:: STATED TASK A ::
Reproduce the listing below verbatim, starting at its first line and stopping after the line that contains "240,268,289,321".

:: DOCUMENT PASSAGE ::

Played some good ones recently -- Scythe, Networks, Burgle Bros, Flashpoint Fire Rescue, Churchill. Churchill was the most notable of the bunch.

The Thnig, Thursday, 13 April 2017 21:08 (seven years ago) link

Played Inis the other week which I loved.

chap, Thursday, 13 April 2017 22:54 (seven years ago) link

I'd really like to try Churchill

Mordy, Thursday, 13 April 2017 22:55 (seven years ago) link

have heard good things about Inis, i'm always wary of "dudes on a map" games though since i haven't liked most of them that i've played

ciderpress, Thursday, 13 April 2017 23:51 (seven years ago) link

Twilight Struggle is on Steam but y'all probably know that already? I've played it a little and I totally suck at it, but man you'd have to be SERIOUS to play it on an actual board..

officer sonny bonds, lytton pd (mayor jingleberries), Friday, 14 April 2017 00:57 (seven years ago) link

It's not that bad really.

:: PROVIDED DATA ::
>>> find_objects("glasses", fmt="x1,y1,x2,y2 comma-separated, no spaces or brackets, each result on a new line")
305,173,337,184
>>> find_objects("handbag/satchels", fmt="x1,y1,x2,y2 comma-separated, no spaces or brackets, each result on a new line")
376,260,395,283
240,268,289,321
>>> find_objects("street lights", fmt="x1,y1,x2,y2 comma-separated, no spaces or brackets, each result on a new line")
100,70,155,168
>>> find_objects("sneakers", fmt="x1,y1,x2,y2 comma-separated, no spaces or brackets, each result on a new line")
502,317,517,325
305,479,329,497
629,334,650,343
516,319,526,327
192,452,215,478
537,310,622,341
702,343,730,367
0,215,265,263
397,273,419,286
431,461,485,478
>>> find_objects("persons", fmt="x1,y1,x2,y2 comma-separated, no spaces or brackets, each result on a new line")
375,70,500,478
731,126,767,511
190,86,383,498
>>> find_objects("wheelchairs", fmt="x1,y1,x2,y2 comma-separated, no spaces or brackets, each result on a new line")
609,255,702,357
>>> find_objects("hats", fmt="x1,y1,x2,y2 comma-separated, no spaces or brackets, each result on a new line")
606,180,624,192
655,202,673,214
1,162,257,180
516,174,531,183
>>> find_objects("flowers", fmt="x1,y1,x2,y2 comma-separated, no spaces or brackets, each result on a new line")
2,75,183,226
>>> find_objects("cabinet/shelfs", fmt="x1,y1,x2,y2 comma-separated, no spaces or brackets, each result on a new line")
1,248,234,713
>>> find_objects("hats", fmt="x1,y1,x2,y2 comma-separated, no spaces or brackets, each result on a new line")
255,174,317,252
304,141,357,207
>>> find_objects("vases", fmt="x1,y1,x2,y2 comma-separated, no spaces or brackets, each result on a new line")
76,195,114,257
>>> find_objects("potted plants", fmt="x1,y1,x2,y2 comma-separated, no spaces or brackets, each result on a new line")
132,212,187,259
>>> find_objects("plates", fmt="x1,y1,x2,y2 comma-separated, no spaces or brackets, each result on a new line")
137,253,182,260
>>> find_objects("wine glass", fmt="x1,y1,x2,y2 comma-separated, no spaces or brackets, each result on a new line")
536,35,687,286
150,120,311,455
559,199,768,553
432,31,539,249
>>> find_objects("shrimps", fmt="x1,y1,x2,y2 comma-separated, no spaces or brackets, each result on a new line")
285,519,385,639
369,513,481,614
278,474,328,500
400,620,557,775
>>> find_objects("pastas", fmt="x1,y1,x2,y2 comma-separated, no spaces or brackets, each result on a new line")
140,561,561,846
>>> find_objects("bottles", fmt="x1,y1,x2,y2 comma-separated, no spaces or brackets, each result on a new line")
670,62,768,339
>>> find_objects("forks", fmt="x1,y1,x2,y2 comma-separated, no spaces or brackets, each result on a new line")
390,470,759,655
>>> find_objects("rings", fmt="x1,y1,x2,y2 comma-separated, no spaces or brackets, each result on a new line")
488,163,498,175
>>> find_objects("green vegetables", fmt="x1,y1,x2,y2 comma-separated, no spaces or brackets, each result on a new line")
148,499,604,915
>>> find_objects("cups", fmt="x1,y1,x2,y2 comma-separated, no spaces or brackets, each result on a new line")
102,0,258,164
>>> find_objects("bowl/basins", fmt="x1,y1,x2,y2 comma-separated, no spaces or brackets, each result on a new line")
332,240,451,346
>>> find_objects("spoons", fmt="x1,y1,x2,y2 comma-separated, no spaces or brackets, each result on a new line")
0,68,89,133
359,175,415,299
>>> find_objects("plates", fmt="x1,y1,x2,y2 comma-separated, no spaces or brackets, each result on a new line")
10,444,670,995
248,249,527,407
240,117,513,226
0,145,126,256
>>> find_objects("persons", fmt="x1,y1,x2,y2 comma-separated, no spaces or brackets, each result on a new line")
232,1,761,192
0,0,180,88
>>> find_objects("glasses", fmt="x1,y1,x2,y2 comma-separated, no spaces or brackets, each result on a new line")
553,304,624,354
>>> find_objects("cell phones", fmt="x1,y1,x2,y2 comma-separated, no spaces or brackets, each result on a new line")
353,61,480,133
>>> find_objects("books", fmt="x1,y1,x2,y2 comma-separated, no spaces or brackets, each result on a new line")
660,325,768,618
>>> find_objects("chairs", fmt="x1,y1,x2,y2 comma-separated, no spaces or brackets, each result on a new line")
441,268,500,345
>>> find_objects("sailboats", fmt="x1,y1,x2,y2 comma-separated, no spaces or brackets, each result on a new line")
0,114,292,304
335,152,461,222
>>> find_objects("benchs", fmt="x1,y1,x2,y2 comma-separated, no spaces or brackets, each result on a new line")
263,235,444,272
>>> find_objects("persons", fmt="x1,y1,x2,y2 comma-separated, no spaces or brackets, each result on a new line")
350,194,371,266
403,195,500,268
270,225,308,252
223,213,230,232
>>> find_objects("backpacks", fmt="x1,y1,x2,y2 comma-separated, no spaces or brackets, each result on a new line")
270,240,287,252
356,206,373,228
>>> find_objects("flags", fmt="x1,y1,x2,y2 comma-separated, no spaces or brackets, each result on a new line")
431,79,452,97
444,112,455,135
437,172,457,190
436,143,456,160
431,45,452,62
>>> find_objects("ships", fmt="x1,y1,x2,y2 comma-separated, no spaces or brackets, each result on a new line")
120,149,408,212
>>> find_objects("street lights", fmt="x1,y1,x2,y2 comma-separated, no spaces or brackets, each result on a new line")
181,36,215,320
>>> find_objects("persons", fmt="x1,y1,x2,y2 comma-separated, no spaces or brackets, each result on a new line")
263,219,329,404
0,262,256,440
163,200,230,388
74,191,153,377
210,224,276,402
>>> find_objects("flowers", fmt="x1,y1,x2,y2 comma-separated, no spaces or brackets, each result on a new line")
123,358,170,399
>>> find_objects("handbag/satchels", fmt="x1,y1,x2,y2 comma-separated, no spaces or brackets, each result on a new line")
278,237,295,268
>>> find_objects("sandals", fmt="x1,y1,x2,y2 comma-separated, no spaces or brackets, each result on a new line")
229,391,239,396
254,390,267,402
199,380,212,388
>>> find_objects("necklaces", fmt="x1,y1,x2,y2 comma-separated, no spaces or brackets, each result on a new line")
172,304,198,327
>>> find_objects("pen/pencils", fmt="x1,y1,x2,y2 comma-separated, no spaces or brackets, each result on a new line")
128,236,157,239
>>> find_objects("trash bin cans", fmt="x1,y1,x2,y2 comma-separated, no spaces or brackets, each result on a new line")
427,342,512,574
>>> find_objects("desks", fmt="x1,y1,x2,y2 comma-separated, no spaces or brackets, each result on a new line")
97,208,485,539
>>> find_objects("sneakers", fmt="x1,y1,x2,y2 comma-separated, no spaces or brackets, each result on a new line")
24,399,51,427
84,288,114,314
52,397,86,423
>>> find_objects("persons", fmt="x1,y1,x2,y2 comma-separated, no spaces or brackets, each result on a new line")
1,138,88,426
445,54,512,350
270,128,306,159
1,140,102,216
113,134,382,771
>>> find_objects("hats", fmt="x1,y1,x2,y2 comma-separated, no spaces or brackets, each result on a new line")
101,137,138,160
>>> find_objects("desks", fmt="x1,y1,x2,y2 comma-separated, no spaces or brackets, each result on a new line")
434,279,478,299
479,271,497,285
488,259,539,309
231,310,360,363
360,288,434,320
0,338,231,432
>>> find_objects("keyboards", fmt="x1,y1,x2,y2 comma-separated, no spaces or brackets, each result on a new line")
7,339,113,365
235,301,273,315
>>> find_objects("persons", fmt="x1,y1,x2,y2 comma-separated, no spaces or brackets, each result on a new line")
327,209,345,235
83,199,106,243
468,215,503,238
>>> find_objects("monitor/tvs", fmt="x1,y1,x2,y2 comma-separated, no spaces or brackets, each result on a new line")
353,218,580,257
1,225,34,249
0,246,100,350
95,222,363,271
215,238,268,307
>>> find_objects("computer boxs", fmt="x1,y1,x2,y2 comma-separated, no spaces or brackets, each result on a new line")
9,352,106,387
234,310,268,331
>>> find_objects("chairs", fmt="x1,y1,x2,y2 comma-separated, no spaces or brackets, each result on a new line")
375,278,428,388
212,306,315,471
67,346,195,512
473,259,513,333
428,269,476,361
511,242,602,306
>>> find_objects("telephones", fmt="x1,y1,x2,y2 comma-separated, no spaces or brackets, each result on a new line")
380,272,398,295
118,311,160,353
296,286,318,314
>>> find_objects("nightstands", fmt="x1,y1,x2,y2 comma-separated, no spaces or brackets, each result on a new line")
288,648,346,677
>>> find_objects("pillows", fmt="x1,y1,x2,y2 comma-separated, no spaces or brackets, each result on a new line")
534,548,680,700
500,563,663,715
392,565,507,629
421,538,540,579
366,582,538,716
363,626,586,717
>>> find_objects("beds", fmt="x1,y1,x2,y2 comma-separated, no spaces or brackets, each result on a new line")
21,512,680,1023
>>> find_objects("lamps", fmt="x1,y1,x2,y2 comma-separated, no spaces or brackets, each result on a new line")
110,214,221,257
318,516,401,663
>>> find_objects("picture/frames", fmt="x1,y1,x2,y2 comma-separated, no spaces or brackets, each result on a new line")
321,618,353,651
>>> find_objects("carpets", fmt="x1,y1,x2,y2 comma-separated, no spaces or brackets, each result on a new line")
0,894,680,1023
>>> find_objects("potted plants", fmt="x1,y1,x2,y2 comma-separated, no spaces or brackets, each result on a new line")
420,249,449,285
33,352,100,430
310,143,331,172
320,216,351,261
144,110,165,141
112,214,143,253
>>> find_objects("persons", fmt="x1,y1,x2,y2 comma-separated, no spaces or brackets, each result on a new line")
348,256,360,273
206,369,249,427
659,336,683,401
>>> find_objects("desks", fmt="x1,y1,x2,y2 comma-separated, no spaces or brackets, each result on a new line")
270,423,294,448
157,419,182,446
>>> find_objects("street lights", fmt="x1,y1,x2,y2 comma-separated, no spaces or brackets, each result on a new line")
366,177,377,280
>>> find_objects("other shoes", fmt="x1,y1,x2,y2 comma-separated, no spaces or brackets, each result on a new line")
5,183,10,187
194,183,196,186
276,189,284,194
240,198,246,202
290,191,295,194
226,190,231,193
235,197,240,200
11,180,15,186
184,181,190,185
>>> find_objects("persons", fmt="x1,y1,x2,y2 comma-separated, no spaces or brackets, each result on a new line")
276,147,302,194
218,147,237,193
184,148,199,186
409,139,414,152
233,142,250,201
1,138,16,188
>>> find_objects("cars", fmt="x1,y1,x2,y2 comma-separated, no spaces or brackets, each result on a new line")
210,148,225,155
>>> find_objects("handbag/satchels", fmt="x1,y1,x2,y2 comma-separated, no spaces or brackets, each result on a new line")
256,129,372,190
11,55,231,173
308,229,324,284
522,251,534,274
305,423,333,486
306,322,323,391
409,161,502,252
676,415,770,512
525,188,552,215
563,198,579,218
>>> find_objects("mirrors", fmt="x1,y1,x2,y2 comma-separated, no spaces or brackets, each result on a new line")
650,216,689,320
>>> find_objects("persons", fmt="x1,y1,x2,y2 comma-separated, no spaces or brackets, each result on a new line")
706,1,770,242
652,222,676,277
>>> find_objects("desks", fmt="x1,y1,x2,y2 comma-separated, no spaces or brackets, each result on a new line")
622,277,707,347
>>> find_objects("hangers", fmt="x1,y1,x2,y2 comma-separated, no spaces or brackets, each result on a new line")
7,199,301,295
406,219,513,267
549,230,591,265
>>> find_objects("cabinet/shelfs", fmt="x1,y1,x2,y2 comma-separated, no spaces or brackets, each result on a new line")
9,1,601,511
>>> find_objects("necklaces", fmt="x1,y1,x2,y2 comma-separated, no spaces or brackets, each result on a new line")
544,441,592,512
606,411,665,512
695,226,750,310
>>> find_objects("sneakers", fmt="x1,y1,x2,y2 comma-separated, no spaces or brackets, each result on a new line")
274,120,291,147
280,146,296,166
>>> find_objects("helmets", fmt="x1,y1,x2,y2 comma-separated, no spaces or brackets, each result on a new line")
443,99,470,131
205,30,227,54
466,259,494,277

:: STATED TASK B ::
From the board game thread above, write out the passage verbatim, beginning at the words "ciderpress, Thursday, 13" and stopping after "an actual board..".

:: EXPECTED ANSWER A ::
>>> find_objects("glasses", fmt="x1,y1,x2,y2 comma-separated, no spaces or brackets, each result on a new line")
305,173,337,184
>>> find_objects("handbag/satchels", fmt="x1,y1,x2,y2 comma-separated, no spaces or brackets, each result on a new line")
376,260,395,283
240,268,289,321

:: EXPECTED ANSWER B ::
ciderpress, Thursday, 13 April 2017 23:51 (seven years ago) link

Twilight Struggle is on Steam but y'all probably know that already? I've played it a little and I totally suck at it, but man you'd have to be SERIOUS to play it on an actual board..